## EXERCISE GOAL
Would you copy only the lines below, from the one containing "A version of" through the very last one, leaving the pictures out?

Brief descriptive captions
· · ·

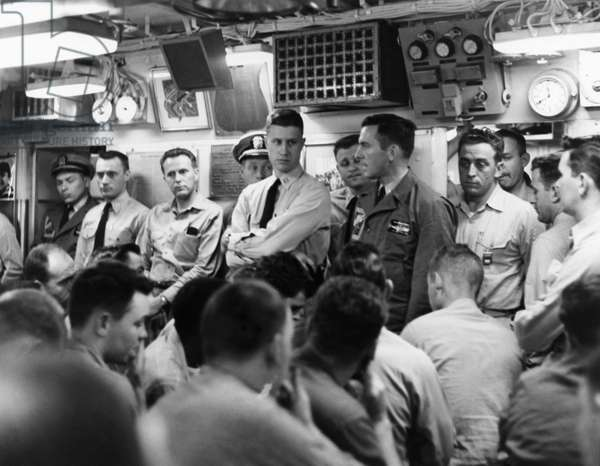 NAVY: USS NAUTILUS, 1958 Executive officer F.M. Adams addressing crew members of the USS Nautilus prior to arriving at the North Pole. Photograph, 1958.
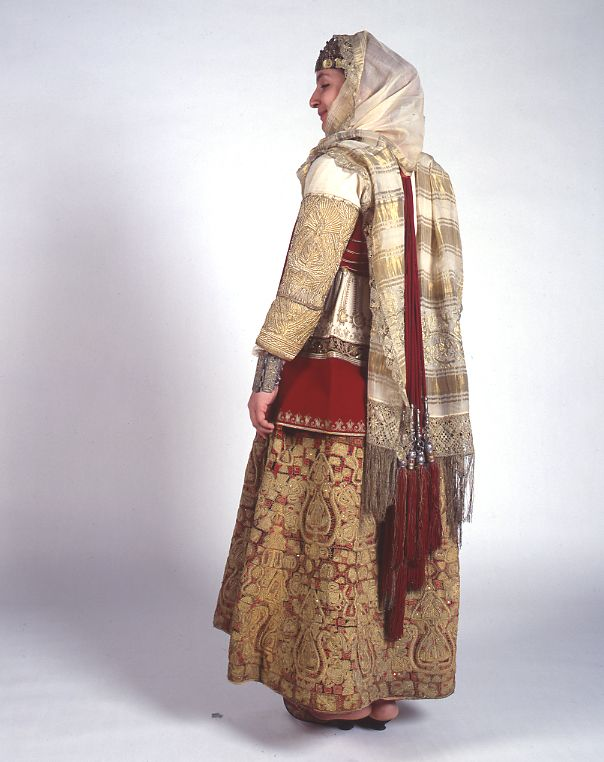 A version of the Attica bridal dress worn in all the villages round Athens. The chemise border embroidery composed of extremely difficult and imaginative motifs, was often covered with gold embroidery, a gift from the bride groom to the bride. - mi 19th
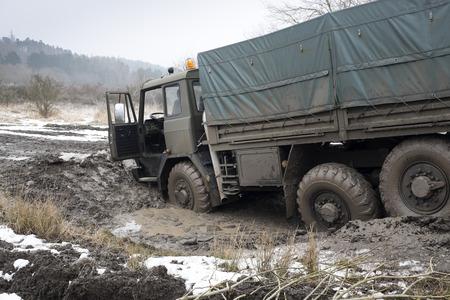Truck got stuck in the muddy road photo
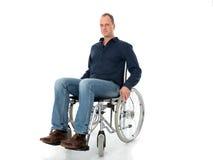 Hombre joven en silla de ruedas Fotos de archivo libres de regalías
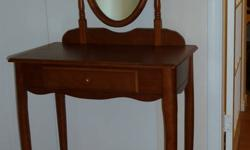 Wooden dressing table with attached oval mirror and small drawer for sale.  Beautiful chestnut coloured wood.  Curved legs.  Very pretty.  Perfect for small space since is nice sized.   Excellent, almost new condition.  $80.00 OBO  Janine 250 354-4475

· · ·

## SOLVED EXERCISE
 A version of the Attica bridal dress worn in all the villages round Athens. The chemise border embroidery composed of extremely difficult and imaginative motifs, was often covered with gold embroidery, a gift from the bride groom to the bride. - mi 19th
Truck got stuck in the muddy road photo
 Hombre joven en silla de ruedas Fotos de archivo libres de regalías
 Wooden dressing table with attached oval mirror and small drawer for sale.  Beautiful chestnut coloured wood.  Curved legs.  Very pretty.  Perfect for small space since is nice sized.   Excellent, almost new condition.  $80.00 OBO  Janine 250 354-4475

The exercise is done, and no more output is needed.